━━━━━ Testo fornito ━━━━━

Nel 2024, a vent’anni dalla prima edizione, Einaudi ha ripubblicato Come una rana d’inverno, il libro che riunisce le testimonianze di tre donne sopravvissute ad Auschwitz: Liliana Segre, Goti Bauer e Giuliana Tedeschi. A raccogliere le testimonianze, in lunghe e intense conversazioni avvenute fra il gennaio del 2002 e il novembre del 2003, fu Daniela Padoan, scrittrice e studiosa da sempre particolarmente attenta alla raccolta e allo studio di testimonianze di donne che hanno vissuto sulla propria pelle le grandi tragedie del Novecento: dalla Shoah alla dittatura militare argentina, fino al genocidio in Ruanda. A Daniela Padoan abbiamo rivolto alcune domande, per scoprire (o riscoprire) Come una rana d’inverno, e anche per fare il punto, a venticinque anni dalla sua istituzione, sul Giorno della Memoria e sulle complesse questioni storiche, culturali, politiche e didattiche alle quali questa ricorrenza ogni anno ci mette di fronte.
D1. La prima edizione di Come una rana d’inverno è uscita nel 2004, e uno degli obiettivi espliciti del libro era quello di indagare un aspetto a lungo trascurato nel discorso sulla Shoah e sulla memoria dei campi di sterminio, quello della specificità della condizione femminile. Le stesse protagoniste del libro, a più riprese, si lamentano di come la testimonianza femminile sia stata a lungo oscurata e negletta. Pensa che negli oltre vent’anni passati da quella prima edizione, anni in cui anche il discorso pubblico sul femminile ha assunto una nuova centralità, qualcosa sia cambiato? qual è, insomma, il bilancio che ha fatto su questo aspetto quando ha rimesso mano al libro?

━━━━━ Materiale ━━━━━

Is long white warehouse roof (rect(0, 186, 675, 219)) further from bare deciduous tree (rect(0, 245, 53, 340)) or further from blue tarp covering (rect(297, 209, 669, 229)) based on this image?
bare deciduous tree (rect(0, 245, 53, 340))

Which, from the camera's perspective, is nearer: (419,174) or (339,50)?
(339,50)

━━━━━

Esercizio proposto A:
Rispondi alle domande seguenti usando l'intervista a Daniela Padoan.
(i) In che anno è uscita la prima edizione di Come una rana d'inverno?
(ii) In quale periodo si svolsero le conversazioni in cui furono raccolte le testimonianze?
(iii) Quali sono le tre donne sopravvissute ad Auschwitz di cui il libro riunisce le testimonianze?
Esercizio proposto B:
Ricopia fedelmente un passo dell'intervista a Daniela Padoan: parti dalle parole "D1. La prima" e fermati dopo "mano al libro?".
Esercizio proposto C:
Prosegui l'intervista a Daniela Padoan dopo l'ultima frase riportata.

Soluzione A:
(i) Nel 2004.
(ii) Fra il gennaio del 2002 e il novembre del 2003.
(iii) Liliana Segre, Goti Bauer e Giuliana Tedeschi.

Soluzione B:
D1. La prima edizione di Come una rana d’inverno è uscita nel 2004, e uno degli obiettivi espliciti del libro era quello di indagare un aspetto a lungo trascurato nel discorso sulla Shoah e sulla memoria dei campi di sterminio, quello della specificità della condizione femminile. Le stesse protagoniste del libro, a più riprese, si lamentano di come la testimonianza femminile sia stata a lungo oscurata e negletta. Pensa che negli oltre vent’anni passati da quella prima edizione, anni in cui anche il discorso pubblico sul femminile ha assunto una nuova centralità, qualcosa sia cambiato? qual è, insomma, il bilancio che ha fatto su questo aspetto quando ha rimesso mano al libro?

Soluzione C:
R1. Da allora sono stati pubblicati molti testi di riflessione sulla specificità della deportazione e della testimonianza femminile, tuttavia credo non sia stato ancora messo abbastanza a fuoco il carattere costitutivo dello sterminio delle donne come generatrici di quella che l’ideologia nazifascista considerava la “razza indegna di riprodursi”. La stessa struttura del campo di Auschwitz Birkenau era sessuata, non solo perché fu il luogo degli esperimenti concepiti per sterilizzare in massa i popoli slavi e indurre parti plurigemellari nelle donne di “razza ariana”, ma perché le camere a gas e i forni crematori erano a Birkenau, davanti alle baracche del campo femminile, costituendo parte integrante dell’esperienza di prigionia delle donne – un fatto riconosciuto, con la consueta chiarezza di analisi, già da Primo Levi. Era lì che venivano indirizzate le file di prigionieri destinati all’eliminazione – vecchi, donne in avanzato stato di gravidanza, bambini – quasi a rendere evidente come il concetto stesso di genocidio affondi in politiche volte a spezzare la generatività, la continuità delle generazioni.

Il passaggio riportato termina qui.